--- TASK DESCRIPTION ---
Whenever an image turns up, omit it and return the remaining data exactly.

--- DATASET EXTRACT ---
-----

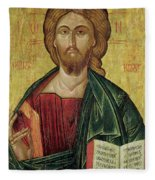 Christ Pantocrator Fleece Blanket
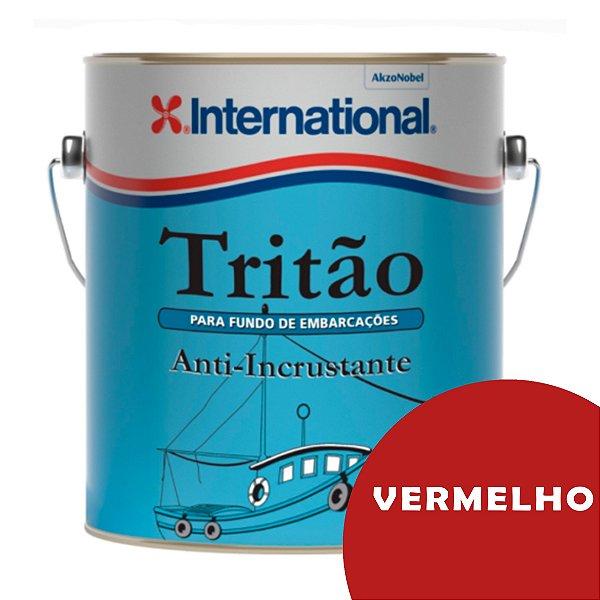 Tritão Antiincrustante International 3,6L - VERMELHO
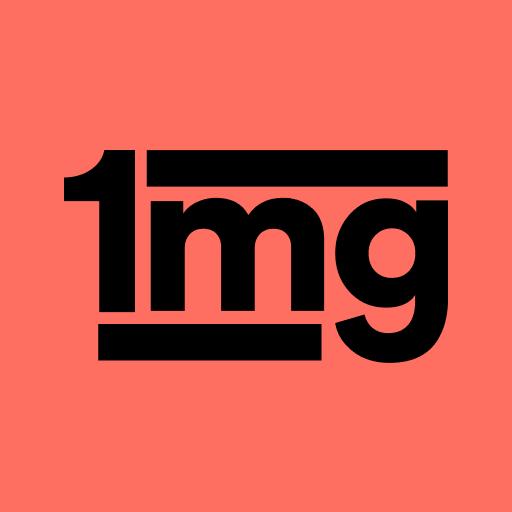 1mg - Online Medical Store & Healthcare App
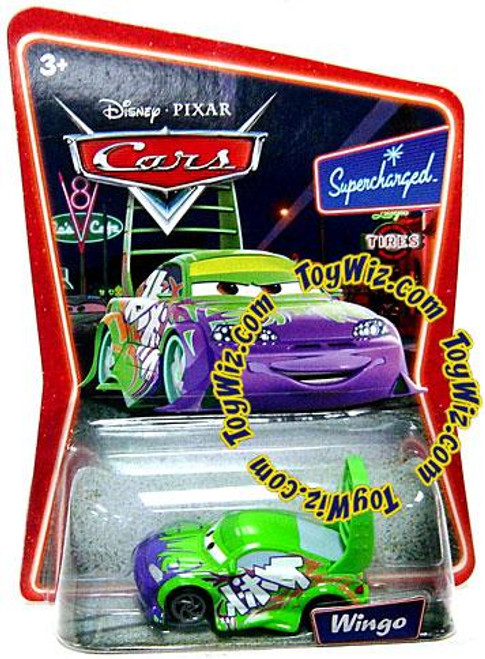 Disney Cars Supercharged Wingo Diecast Car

-----

--- ANSWER AREA ---
 Christ Pantocrator Fleece Blanket
 Tritão Antiincrustante International 3,6L - VERMELHO
 1mg - Online Medical Store & Healthcare App
 Disney Cars Supercharged Wingo Diecast Car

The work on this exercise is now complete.